* **本文抜粋**:
産業プリントではデジタル化が進んでおり、看板などディスプレイグラフィックスなどデジタル化率の高いジャンルもあるが、市場の大きいテキスタイルや家具・インテリア、パッケージラベルなど、依然として従来のアナログ印刷をメインとするジャンルも多い。このため、産業プリント全体のデジタル化率は平均で5%~10%と低く、産業用インクジェットプリンタの成長ポテンシャルは非常に大きい。また、FA(ファクトリーオートメーション)化の導入やスマート工場への貢献など、拡張余地も大きい。ライバルは、米国メーカーや、プリンタ周辺の国内メーカーなどである。中国メーカーにも産業用インクジェットプリンタを生産している企業はあるようだが、産業データが少ないこと、比較的小ぶりメーカーが多いこと、インクのクオリティが低いことから、シェアを算出する際に省略しているようだ。そうしたなか、同社のIPとTA市場向けの売上高が急拡大している。IPとTAの生産現場では、従来大量生産が主流で付加価値の低いアナログ印刷が主流だったが、産業界の多品種・少量生産ニーズの高まりを受け、付加価値の高いデジタル・オンデマンド印刷が広がってきたためである。IP市場とTA市場は、SG市場に並ぶ第2、第3の柱として成長を続けているといえる。なお、同社はグローバル展開を行っており、海外の売上高構成比は約70%と非常に高くなっている。

(1) SG(サイングラフィックス)市場
SG市場では、塩ビシート、バナーシート、ウィンドウフィルムなどのプリント素材を使用し、広告看板、ウィンドウグラフィックス、カーラッピング、ソフトサインなどのプリントに同社の主力製品群が利用されている。160cmまでの大判インクジェットプリンタでは世界市場2位(2022年はシェア27.2%)となっている。また、比較的デジタル化が進んでいる分野で、同社を含んだ大手3社で8割程度のシェアを占めている。

* **取り組む課題**:
a: 産業プリントの文章をもとに、次の問いに答えてください。
(i) 産業プリント全体のデジタル化率は、平均でどの程度とされていますか。
(ii) 同社の海外の売上高構成比は約何%ですか。
(iii) 160cmまでの大判インクジェットプリンタで、同社は世界市場の何位ですか。また、2022年のシェアは何%ですか。
b: 産業プリントの文章から、SG市場で同社の主力製品群が使われているプリントの用途をすべて挙げてください。
c: 産業プリントの文章を最後の文の後から引き取り、続きを書いてください。

* **資料抜粋**:
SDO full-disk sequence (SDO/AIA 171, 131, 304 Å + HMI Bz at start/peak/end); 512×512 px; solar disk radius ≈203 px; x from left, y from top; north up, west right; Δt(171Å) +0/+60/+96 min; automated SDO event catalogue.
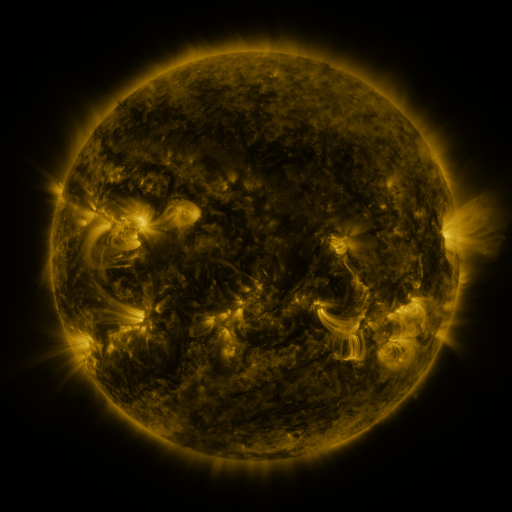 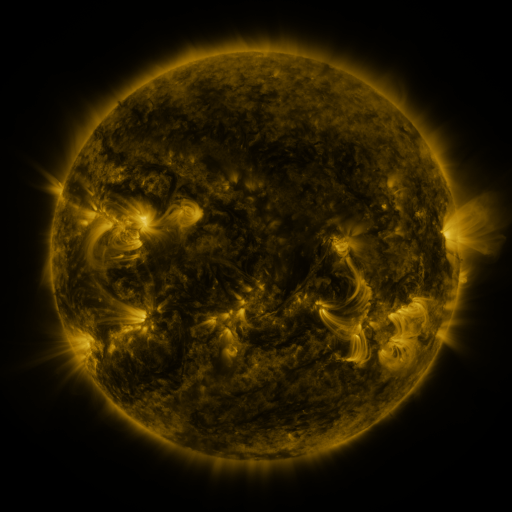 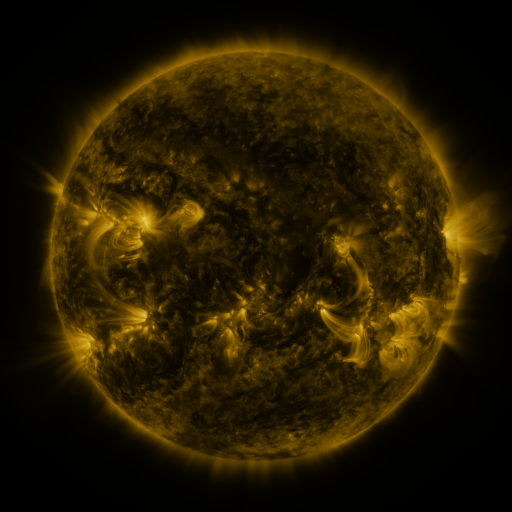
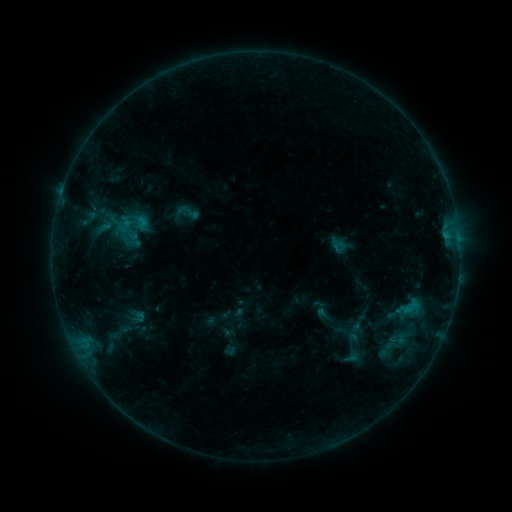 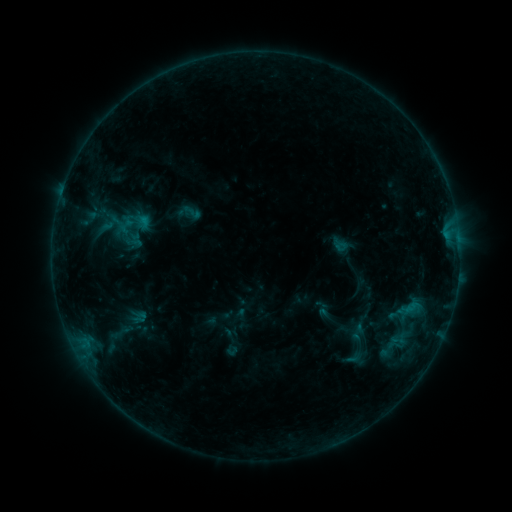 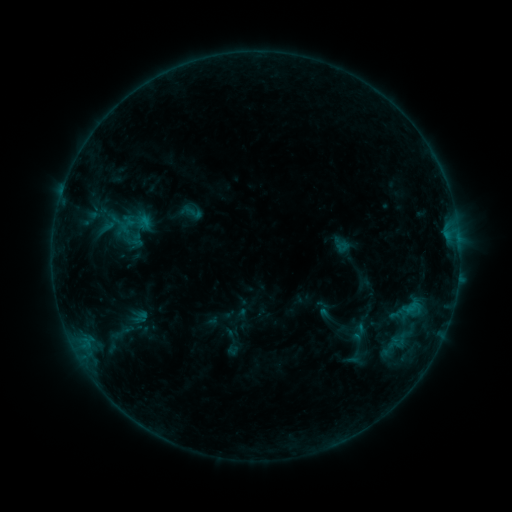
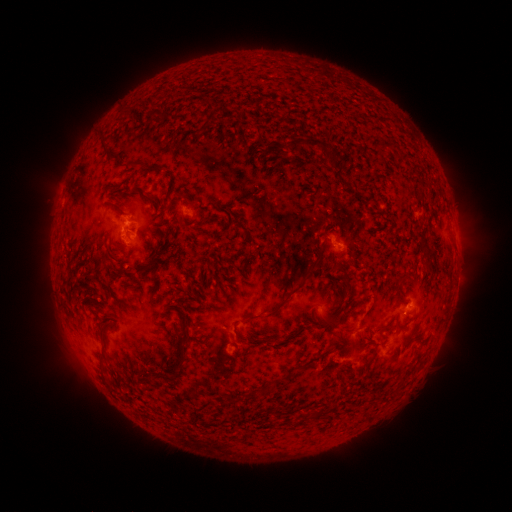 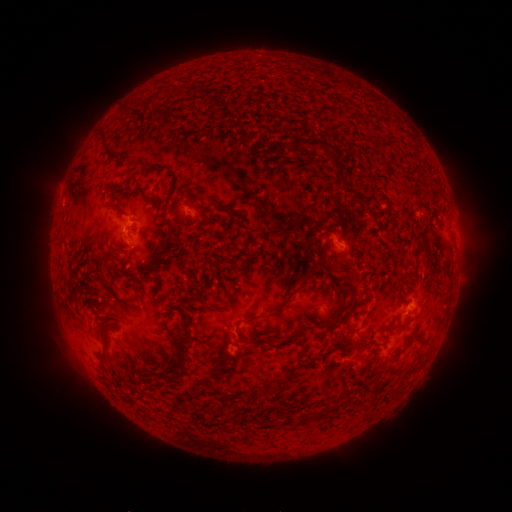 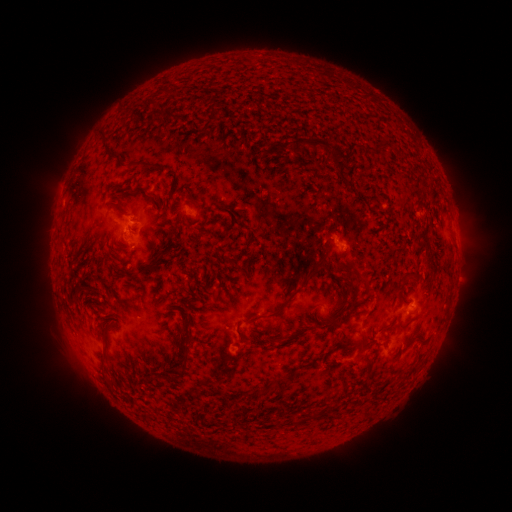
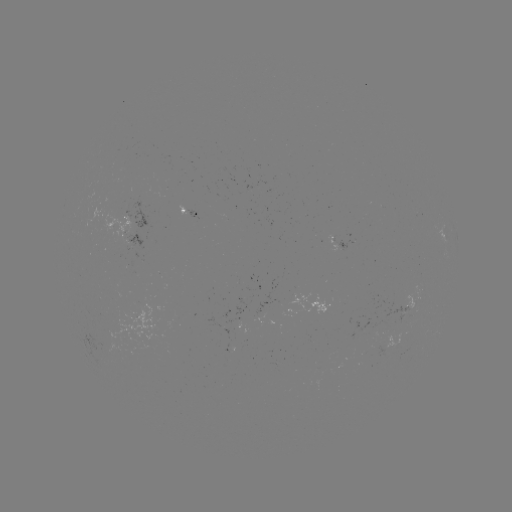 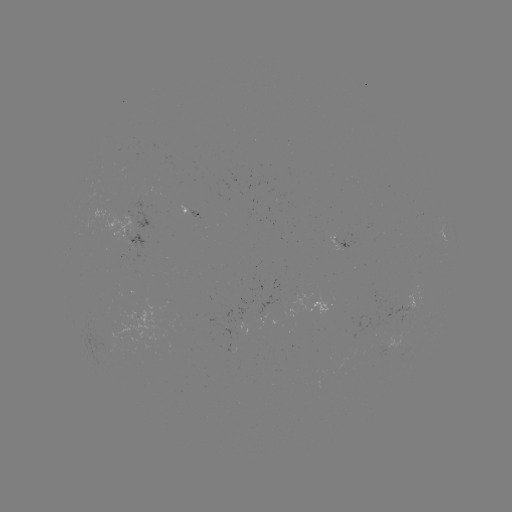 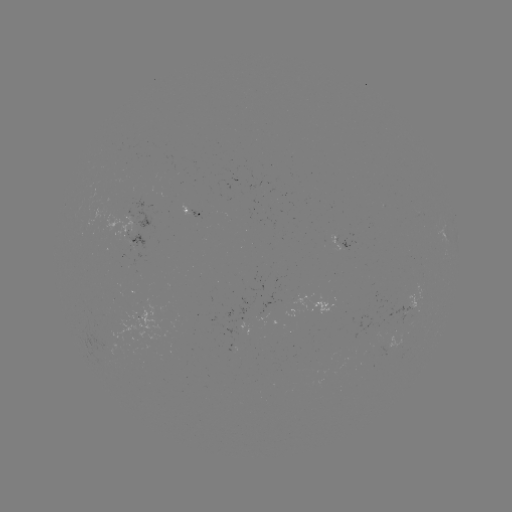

* **演習の解答**:
a:
(i) 平均で5%~10%とされています。
(ii) 約70%です。
(iii) 世界市場2位で、2022年のシェアは27.2%です。

b: 広告看板、ウィンドウグラフィックス、カーラッピング、ソフトサインです。

c:
(2) IP(インダストリアルプロダクツ)市場
IP市場では、プラスチックやアクリル、ガラス、金属、木材など多種多様な素材にプリントできるUV硬化インクの特性を生かし、自動車の計器パネルや家電の操作パネルなど工業製品のほか、スマートフォンケース、おもちゃ、ノベルティといった小物類のプリントに利用されている。製品の相場が1,000万円を超えていた2010年に、同社は330万円という圧倒的に低価格な製品を発売、シェアを拡大するきっかけとなった。この結果、デスクトップUVフラットべッドで世界市場1位(2022年はシェア63.9%)を誇っている。UV硬化インクは素材を選ばずデジタル化の強みを発揮しやすいため他社も手掛けているが、ケミカル分野の知見など製品化から20年にわたって蓄積されたノウハウは、市場のニーズへの対応力において差別化要素となっている。

(3) TA(テキスタイル・アパレル)市場
TA市場では、ファッションアパレルやスポーツアパレル、スニーカー(アッパー材)、インテリア、ファブリックなどを対象に、ポリエステルやレーヨン、綿、絹など縫製前の生地(テキスタイル)や既製服布地のプリントに使われている。同社は2012年に世界最速(当時の同社調べ)の昇華転写インクジェットプリンタを開発し、世界的なファッションブランドで採用されたことをきっかけに成長を加速、現在では省スペースでクリーンな作業環境を低コストで実現できる昇華転写インクジェットプリンタで世界市場2位(2022年はシェア19.4%)を占めている。

(4) その他の事業
同社は産業用インクジェットプリンタ、カッティングプロッタ以外に、3Dプリンタ事業とFA事業を展開している。3Dプリンタ事業では、1,000万色以上のフルカラーの造形から高さ1.8mまでの超大型造形まで、3Dプリンタによるプロダクトデザインやフィギュア、立体看板向け製品などを製造している。FA事業では、ベクター技術やメカトロニクス技術をもとに事業を展開し、オンデマンド型のデジタルコーティングマシンでロードイン~印刷~コーティング~ロードアウトといった生産工程の自動化に対応している。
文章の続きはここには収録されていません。